As teorias feministas, disse Xie, ajudaram-na a libertar-se da obsessão pela aparência. Agora com 23 anos e se preparando para se mudar para o exterior, ela parou de fazer dieta, usa roupas largas e sem maquiagem, e muitas vezes evita sutiã.

Nos países ocidentais, as feministas têm defendido atitudes patriarcais há décadas. Mas em muitos países do Leste Asiático, onde as expectativas tradicionais de género persistem mesmo num contexto de rápido crescimento económico e tecnológico, a rejeição de definições estreitas de beleza é muitas vezes considerada radical.

No Japão, as mulheres iniciaram um movimento para combater os códigos de vestimenta no local de trabalho que exigem o uso de salto alto. E na Coreia do Sul, as mulheres desafiaram a cultura de beleza rígida e profundamente enraizada do país com uma campanha conhecida como “Escape the Corset”.

Na China, o capitalismo e a prosperidade que trouxe à China aumentaram, de certa forma, a pressão sobre as mulheres para terem uma boa aparência. O mercado de cosméticos e cuidados com a pele ultrapassou US$ 69 bilhões no ano passado, segundo a iResearch, uma empresa de consultoria.

A propaganda estatal que promove normas tradicionais de género, instando as mulheres a casar jovens e a ter filhos, também promove os padrões de beleza. “Assim, as mulheres que se rebelam contra as normas tradicionais de beleza são vistas pelo governo como tendo maior probabilidade de se rebelarem também de outras formas”, disse Fincher.

Zelda Liu, uma mulher de 27 anos da cidade de Suzhou, no sudeste, disse que quando decidiu cortar o cabelo, ela mesma teve que fazer isso. Os cabeleireiros hesitaram, temendo que o barbear rente pudesse machucar seu couro cabeludo – uma ideia que ela achou absurda: “As cabeças das mulheres não são cabeças?”

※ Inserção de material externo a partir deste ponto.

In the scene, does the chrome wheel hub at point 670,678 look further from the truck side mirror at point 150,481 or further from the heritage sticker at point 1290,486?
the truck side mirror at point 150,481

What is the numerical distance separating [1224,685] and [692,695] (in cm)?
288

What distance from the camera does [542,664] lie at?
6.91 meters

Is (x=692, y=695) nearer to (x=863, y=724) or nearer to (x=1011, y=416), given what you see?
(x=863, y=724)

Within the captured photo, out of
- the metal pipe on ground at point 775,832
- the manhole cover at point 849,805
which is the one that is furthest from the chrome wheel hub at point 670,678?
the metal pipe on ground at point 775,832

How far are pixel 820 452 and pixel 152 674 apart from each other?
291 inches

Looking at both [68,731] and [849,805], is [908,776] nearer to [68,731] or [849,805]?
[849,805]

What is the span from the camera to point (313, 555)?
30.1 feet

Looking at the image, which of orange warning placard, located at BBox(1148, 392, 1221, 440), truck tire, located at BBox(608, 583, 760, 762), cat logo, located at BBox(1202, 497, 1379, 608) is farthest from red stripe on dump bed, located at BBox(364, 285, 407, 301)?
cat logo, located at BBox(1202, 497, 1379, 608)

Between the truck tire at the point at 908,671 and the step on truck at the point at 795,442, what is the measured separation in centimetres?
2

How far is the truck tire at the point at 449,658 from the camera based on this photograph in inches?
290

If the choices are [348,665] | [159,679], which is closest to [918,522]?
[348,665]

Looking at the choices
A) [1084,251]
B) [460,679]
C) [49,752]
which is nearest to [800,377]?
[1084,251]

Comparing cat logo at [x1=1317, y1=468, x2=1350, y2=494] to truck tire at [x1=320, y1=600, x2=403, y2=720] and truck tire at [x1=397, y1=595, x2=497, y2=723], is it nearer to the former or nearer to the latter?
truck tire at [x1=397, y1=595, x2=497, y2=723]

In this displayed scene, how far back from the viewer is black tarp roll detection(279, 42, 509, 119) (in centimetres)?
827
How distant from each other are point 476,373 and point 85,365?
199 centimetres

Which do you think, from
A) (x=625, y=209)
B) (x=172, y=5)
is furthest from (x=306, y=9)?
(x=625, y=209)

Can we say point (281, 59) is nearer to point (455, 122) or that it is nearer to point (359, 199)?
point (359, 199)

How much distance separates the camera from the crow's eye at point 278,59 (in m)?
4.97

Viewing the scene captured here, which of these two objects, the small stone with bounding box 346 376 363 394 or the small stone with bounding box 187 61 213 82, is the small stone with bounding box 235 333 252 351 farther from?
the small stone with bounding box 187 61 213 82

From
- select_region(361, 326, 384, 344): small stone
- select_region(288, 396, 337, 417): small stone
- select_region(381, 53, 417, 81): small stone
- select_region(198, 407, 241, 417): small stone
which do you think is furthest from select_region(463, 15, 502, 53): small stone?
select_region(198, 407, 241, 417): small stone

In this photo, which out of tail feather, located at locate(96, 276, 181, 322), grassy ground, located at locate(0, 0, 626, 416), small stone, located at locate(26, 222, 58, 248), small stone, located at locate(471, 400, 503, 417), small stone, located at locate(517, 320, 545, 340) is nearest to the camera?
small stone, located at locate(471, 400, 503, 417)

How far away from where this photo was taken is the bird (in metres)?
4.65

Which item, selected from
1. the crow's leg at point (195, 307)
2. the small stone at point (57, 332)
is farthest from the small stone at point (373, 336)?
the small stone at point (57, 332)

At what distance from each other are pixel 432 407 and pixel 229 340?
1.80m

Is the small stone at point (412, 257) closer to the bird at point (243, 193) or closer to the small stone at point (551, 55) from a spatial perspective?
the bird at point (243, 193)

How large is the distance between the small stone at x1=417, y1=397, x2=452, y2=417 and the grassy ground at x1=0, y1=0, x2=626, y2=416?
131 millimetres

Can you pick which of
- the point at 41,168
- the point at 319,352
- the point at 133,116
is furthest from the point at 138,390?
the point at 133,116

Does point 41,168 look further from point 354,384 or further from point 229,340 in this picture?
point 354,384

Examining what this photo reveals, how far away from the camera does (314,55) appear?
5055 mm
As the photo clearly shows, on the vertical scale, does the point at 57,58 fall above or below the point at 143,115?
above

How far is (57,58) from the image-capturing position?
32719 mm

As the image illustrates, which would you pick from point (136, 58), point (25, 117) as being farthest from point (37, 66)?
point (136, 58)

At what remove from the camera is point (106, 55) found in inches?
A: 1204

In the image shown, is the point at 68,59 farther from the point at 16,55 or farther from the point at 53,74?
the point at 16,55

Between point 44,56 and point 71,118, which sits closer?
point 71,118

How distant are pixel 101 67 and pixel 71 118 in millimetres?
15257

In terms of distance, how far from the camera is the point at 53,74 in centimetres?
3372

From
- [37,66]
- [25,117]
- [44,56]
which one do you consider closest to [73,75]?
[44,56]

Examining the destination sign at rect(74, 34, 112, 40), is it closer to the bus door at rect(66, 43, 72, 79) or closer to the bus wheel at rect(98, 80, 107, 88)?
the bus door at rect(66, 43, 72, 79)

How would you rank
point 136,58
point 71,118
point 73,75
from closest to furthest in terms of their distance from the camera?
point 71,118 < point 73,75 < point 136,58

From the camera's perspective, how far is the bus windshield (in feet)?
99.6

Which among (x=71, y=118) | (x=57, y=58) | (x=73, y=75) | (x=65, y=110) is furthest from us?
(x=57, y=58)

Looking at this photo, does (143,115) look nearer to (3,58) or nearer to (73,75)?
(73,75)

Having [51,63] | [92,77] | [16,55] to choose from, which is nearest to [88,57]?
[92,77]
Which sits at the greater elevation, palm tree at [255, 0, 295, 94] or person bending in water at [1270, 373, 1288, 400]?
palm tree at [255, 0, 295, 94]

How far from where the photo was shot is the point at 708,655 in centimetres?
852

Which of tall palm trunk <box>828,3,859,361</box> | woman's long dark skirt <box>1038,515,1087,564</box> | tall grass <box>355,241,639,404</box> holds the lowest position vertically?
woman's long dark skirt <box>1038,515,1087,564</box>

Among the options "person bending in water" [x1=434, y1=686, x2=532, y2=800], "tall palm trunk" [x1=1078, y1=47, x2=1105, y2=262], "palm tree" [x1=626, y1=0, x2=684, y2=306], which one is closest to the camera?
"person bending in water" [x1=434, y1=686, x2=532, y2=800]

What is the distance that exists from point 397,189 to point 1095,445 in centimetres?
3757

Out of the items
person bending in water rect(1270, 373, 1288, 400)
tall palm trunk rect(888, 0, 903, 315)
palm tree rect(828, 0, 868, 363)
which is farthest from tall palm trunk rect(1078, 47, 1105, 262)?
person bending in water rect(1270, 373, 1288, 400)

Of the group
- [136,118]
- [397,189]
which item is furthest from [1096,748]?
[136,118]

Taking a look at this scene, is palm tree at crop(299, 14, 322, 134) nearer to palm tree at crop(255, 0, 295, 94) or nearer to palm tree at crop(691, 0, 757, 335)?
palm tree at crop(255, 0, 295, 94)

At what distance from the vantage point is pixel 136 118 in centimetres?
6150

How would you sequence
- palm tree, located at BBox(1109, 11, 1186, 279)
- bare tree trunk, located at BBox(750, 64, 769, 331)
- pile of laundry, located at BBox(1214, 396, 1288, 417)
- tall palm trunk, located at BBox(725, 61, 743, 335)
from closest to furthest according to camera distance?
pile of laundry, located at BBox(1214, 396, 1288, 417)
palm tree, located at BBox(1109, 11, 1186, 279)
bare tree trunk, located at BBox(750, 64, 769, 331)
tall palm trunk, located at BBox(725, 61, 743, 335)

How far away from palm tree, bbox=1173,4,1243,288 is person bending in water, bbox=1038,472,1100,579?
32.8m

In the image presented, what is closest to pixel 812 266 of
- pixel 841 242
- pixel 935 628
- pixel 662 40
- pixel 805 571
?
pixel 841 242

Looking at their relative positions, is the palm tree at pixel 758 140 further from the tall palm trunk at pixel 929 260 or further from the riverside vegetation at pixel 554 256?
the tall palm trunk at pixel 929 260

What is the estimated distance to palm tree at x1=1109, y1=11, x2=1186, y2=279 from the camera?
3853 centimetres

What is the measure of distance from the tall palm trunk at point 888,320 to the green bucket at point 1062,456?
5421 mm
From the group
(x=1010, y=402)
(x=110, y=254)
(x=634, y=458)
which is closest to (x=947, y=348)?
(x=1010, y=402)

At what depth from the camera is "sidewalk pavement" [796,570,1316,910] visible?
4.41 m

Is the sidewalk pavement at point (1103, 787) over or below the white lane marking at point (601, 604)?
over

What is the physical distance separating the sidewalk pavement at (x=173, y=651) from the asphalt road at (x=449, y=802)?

Mais de um ano depois, ela ainda usa o corte e diz que isso significa que ela não recebe mais atenção masculina não solicitada ou sugestões para se maquiar. Ela descreve a liberdade recém-descoberta como uma sensação de “voar alto”. Ela também está morando no exterior.

Xie, a mulher de Qinhuangdao, disse que um ex-namorado disse que ela “desistiu” de si mesma. “Acho ridículo”, disse ela. “Não quero voltar a ser como as coisas eram antes.”

Nem toda a reação vem dos homens. Algumas mulheres argumentaram nas redes sociais que as mulheres que seguem as normas convencionais de beleza não deveriam se sentir mal.

As mulheres que rejeitam tais normas muitas vezes consideram outras mulheres que discordam delas como não sendo suficientemente progressistas, disse Fiona Chen, uma influenciadora feminista na China. Mas a sua crítica, argumentou ela, deveria centrar-se na verdadeira razão pela qual as expectativas são injustas.

“Sua causa raiz não são as mulheres”, disse ela. “É o patriarcado.”